Tech

A Few Things About Front-End Design Every Designer Should Consider

Front-End Design

Published on April 15th, 2021

In most cases, website building is a difficult task. Especially when you’re building a site, you want to win over customers and make sales effectively. Moreover, building a website that communicates your style, navigation solutions, design concepts, and so on, requires sleepless nights and gallons of coffee.

It isn’t a piece of cake. But this is what customers want today. The thing is, websites are an absolute necessity for any company looking to carve out its place in the market.

A good company site must represent the brand appropriately and accurately communicate the overall business message and address the needs and wants of the company’s target audience.

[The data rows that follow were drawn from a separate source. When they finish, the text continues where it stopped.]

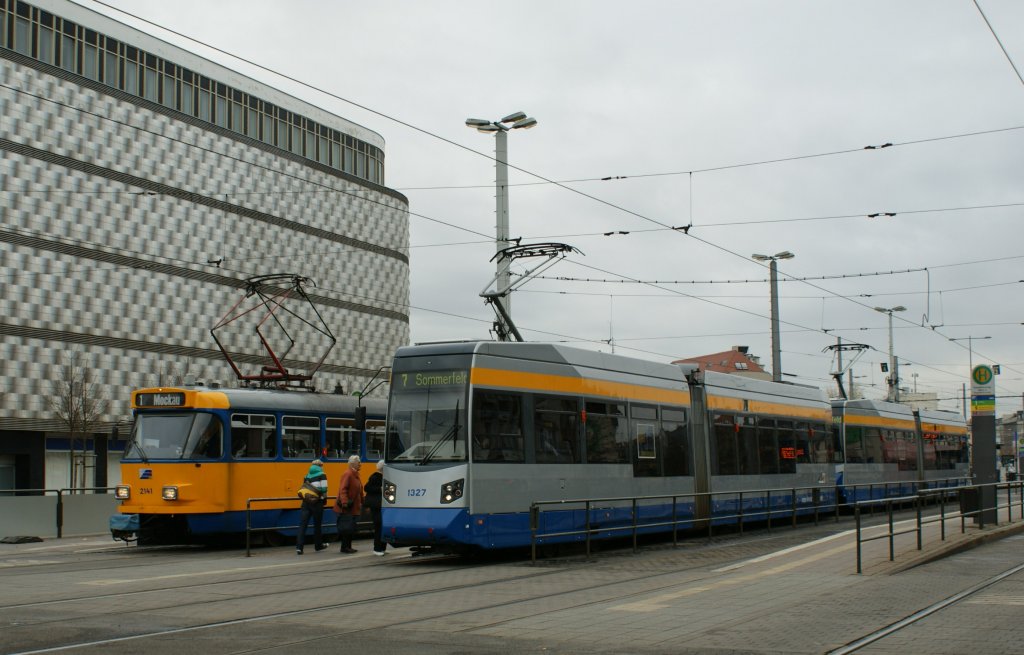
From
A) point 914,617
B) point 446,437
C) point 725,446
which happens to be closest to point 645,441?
point 725,446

Fortunately, because the market is overflowing with all types and kinds of web design companies, any modern business has an opportunity to shine on the web.

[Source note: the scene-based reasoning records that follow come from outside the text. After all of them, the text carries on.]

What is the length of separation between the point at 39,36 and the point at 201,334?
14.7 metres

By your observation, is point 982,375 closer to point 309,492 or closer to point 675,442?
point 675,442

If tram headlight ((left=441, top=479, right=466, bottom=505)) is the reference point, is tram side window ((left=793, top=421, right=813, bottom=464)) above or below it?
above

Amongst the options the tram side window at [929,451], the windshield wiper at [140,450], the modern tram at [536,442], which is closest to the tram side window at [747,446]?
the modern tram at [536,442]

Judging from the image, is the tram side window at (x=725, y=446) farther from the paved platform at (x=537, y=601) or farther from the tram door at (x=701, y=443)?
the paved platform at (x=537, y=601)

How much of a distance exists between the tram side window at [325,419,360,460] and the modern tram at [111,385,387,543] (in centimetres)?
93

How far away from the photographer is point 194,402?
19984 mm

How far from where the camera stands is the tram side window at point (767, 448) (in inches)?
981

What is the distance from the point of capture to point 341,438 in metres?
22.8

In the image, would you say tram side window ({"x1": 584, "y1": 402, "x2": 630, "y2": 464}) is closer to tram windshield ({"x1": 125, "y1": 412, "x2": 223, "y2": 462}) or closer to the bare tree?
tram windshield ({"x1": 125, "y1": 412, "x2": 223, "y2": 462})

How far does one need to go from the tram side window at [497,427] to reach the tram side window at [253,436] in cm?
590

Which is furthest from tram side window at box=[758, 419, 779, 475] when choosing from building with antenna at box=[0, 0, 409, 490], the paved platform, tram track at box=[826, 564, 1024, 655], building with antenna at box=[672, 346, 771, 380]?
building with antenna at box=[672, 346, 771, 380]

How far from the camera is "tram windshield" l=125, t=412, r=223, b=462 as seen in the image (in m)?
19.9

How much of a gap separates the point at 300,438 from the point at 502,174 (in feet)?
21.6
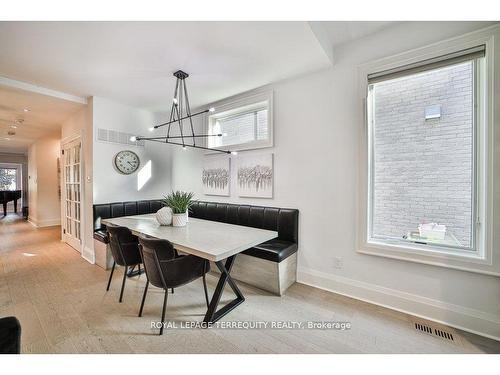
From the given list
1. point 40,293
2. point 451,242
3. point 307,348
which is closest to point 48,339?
point 40,293

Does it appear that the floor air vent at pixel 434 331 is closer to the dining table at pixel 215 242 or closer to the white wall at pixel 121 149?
the dining table at pixel 215 242

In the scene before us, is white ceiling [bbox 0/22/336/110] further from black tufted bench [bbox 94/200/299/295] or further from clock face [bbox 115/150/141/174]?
black tufted bench [bbox 94/200/299/295]

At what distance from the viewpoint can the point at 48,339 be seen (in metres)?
1.71

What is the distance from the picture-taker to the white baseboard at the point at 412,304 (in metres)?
1.76

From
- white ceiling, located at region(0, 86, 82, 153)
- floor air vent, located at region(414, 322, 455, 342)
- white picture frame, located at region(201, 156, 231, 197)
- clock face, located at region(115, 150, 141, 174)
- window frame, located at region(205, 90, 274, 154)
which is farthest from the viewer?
clock face, located at region(115, 150, 141, 174)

Even with so many outstanding studios heavily engaged in web design, many of them excellent in their back-end construction, it is common for them to neglect a pivotal aspect of any website: front-end design.

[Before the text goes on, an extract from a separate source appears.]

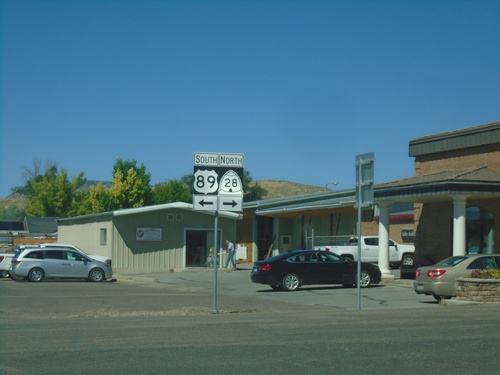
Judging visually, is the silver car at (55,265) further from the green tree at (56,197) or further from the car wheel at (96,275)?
the green tree at (56,197)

The graphic design, skilled copywriting application, and website navigation are all pivotal, the site’s front-end is prospective client-facing, and therefore necessitates a thoughtful approach performed with dedicated extra attention and care.

Scattering design elements in an orderly manner just won’t cut it. Front-end demands understanding, logic, aesthetic feel, and sophistication. But most of all – proper coding.

If you work as a freelance web designer or with a website design company, the value of front-end design should never be something you ignore, as the neglect could lead to a project failure or, worse, the loss of credibility, customers, and sales revenue. There are several aspects to remember when it comes to front-end architecture.

We’ve included a few tips (not all strictly technical) that will help you get on the right track and produce better front-end projects.

Work Through Multiple Iterations

Here’s a little-known truth about web designers: The majority of what they placed on paper or a canvas in photoshop is scrapped.

What you see as the end result is likely just a tiny fraction of what they came up with during the design process.

Before letting anyone see their work, let alone a client, most designers typically go through multiple iterations before putting it in front of others for evaluation and opinion.

No one starts with a blank canvas and hits a masterpiece on the first try. In between the starting point and the end result come many variations, all with their own benefits and flaws, which the designer then repositions and tinkers with until they achieve what they regard as a successful design.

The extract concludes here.